South Korea and the United States may consider postponing their joint military exercises next year until after the PyeongChang Winter Olympics.
This comes directly from President Moon Jae-in, who said the potential plan is part of efforts to reduce tension on the Korean Peninsula and invite North Korea to the Winter Olympics.
In an interview with U.S. broadcaster NBC on Tuesday, President Moon said the annual military drill between South Korea and the U.S. could be put off.
He said he had made the suggestion to the U.S. and that Washington is currently reviewing it. But he added that the decision depends on how North Korea behaves.
President Moon said South Korea is waiting for the North to decide on whether to take part in the winter games and added that, given their track record, it is likely to make a decision at the very last minute.
He allayed fears about the safety of those taking part in the games, saying he believes the North will not try to disrupt the sports competition.
Many observers say that if the North indeed sends athletes to the games and refrains from provocations, this could lead to a turning point toward dialogue, easing tensions on the peninsula.
Last month, the UN General Assembly also adopted an Olympic Truce for the PyeongChang games.
President Moon's proposal to delay the joint exercises is in line with the aim to make next year’s games an Olympics of peace.
The Key Resolve and Foal Eagle annual drills are typically held in March.

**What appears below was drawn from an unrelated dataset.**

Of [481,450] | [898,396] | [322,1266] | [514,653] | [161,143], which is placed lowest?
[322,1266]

Although they do not overlap with the Olympics held from February 9 to the 25, they will likely coincide with the Paralympic games scheduled from March 9 to the 18.
Pundits say that North Korea’s longtime ally China would actively welcome the proposed delay.

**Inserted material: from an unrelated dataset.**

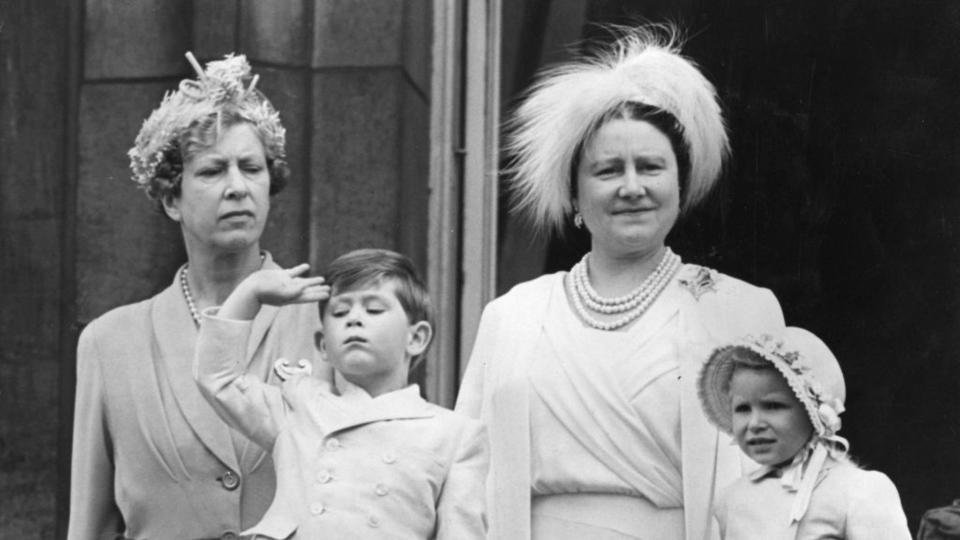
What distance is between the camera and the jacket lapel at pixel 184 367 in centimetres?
539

However, as President Moon said, the key to all of this is North Korea's attitude. It's very possible that Pyongyang could still engage in provocations to solidify its nuclear power status.
North Korean leader Kim Jong-un had declared the North’s ambition is to complete its nuclear capabilities, and for this the regime needs to successfully miniaturize nuclear warheads through nuclear tests.
It also needs to verify the atmospheric reentry technology through more test launches of intercontinental ballistic missiles.